Questions surrounding the tax treatment of income have dogged the private equity industry for years. The latest twist on this theme, however, is slightly convoluted: According to news reports, New York’s Democratic attorney general is looking at whether firms like Bain, TPG Capital and Kohlberg Kravis & Roberts, converted one form of income into another, which would carry the lower tax rate.

It all boils down to the fact that a typical private equity fund — like venture capital and hedge funds – charges its investors two separate kinds of fees. The first is the management fee, typically around 2 percent, which is levied to cover the firm’s overhead expenses and keep the lights turned on and all the employees paid. This is taxed as ordinary income. The second — which generates the lion’s share of returns for investors – is what is known as “carried interest.” This is what all the fuss is about. Carried interest is a kind of incentive fee, payable to Bain when it generates profits for its limited partners, and typically hovers around 20 percent of whatever those profits are once a certain threshold has been crossed. (Some very successful hedge funds charge much higher “carries,” with Steve Cohen’s SAP rumored to have asked its investors to pay it as much as half of all profits on some of its funds.)

The kerfuffle? New York Attorney General Eric Schneiderman, who has ties to the Obama administration, is probing a tactic used by some of the largest private equity funds. Many of them don’t need to use all of the management fees to cover their costs — their funds are large enough (in the billions of dollars) and they have enough in the bank to keep operating without needing the 2 percent or so they collect each year. So, some of the financial wizards toiling within the buyout firms (or their equally wizardly accountants) thought to themselves, hey, why not take that fee income and divert it into investments? That way, when the investments pay off, the taxes owed will be at the current federal capital gains rate of 15 percent, rather than the top bracket of 35 percent on ordinary income.
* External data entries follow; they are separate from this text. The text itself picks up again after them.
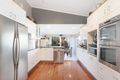 Property photo of 86 Coonong Road Gymea Bay NSW 2227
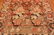 Antique Caucasian Karabagh runner, Size 3'6" X 13'8" - 3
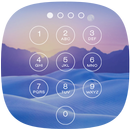 OS 11 Lock Screen APK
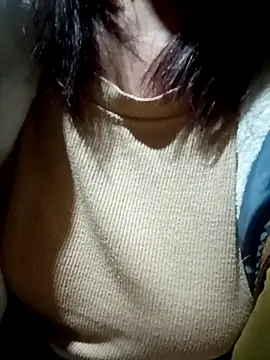 Snapshot of nangmo chatting on December 14, 2025, 2:22 pm nangmo online show from December 14, 2025, 2:22 pm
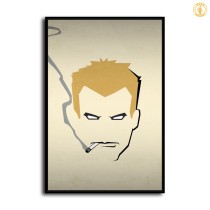 HD Canvas Print Home Decor Paintings Wall Art Pictures-SR106196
Schneiderman, whose office has subpoenaed documents from a cluster of the top private equity shops (including Bain) may have a tough time making his case, however. It’s certainly arguable whether carried interest should be taxed at the capital gains rate; after all, the investments made by a buyout firm aren’t at all like those that you or I might make when we decide to invest a few thousand dollars in Apple or Microsoft stock. Regardless, that’s how the tax law stands today, and unless and until it is changed, that’s the tax rule that applies to carried interest. Schneiderman may have to prove that the reason that the buyout firms convert this fee income into investment income is to avoid paying taxes at a higher rate. At present, this is a legal grey area — long after the U.S. Internal Revenue Service acknowledged it was studying such tax techniques, but then failed to follow up with any kind of public announcement or action.

Certainly, winning more favorable tax treatment for their income is a consideration, as buyout managers would tell you privately. After all, they are rational beings. But almost all of them would assert – and a majority of them would truly believe — that the tax issue is just a side benefit. They’d argue, with conviction, that the primary reason behind these “management fee waivers” isn’t to duck taxes, but to seek to maximize returns by investing fee income that they don’t need to pay out or bank to meet other needs. They’re taking the risk – they might lose their shirts completely — so they deserve the reward, they will argue. In other words, it will boil down to the same old familiar argument about how carried interest is taxed.

But there is a wrinkle in all this. To the extent that Schneiderman’s office finds, in the midst of all the documents it has subpoenaed, a pattern showing that this kind of fee conversion took place in any unusual way — for instance, that management fees were directed primarily to funds that clearly were poised to outperform, or that this only took place in some years, then the New York attorney general will have some ammunition at his disposal. Any signs of selectivity when it comes to management fee waivers may signal that this wasn’t routine business practice, but done only when the buyout shop figured it stood a lower chance of losing any money. That, in turn, begs the question of whether the money was ever really “at risk,” and thus whether any profits deserve to be taxed at the lower rate.

The real question here is at what point either the private equity industry or its critics are prepared to holler “uncle” and give in. The debate surrounding the appropriate tax treatment of carried interest is one that just won’t go away, and this year it’s likely to lodge itself firmly in the spotlight, given Romney’s past history at Bain. His wealth comes at least in part from the fact that he has paid a much smaller percentage of his income on tax in many years than an average American. At a time when the wealth gap appears to be widening, that is difficult to explain, especially when small businessmen — all of whom also take risks with their own small companies — don’t benefit from the lower tax rate on their own earned incomes.

Ultimately, this is a question that can only be decided in Congress. Perhaps Schneiderman can make life painful enough for private equity firms that they will be willing to cut a deal, but it’s unlikely. Any kind of settlement may well be viewed as a tacit admission that current tax treatment of carried interest is open to question — and that’s a “no go” area for the buyout industry and its supporters. Look for the next few months to generate a lot more headlines — but no real solution.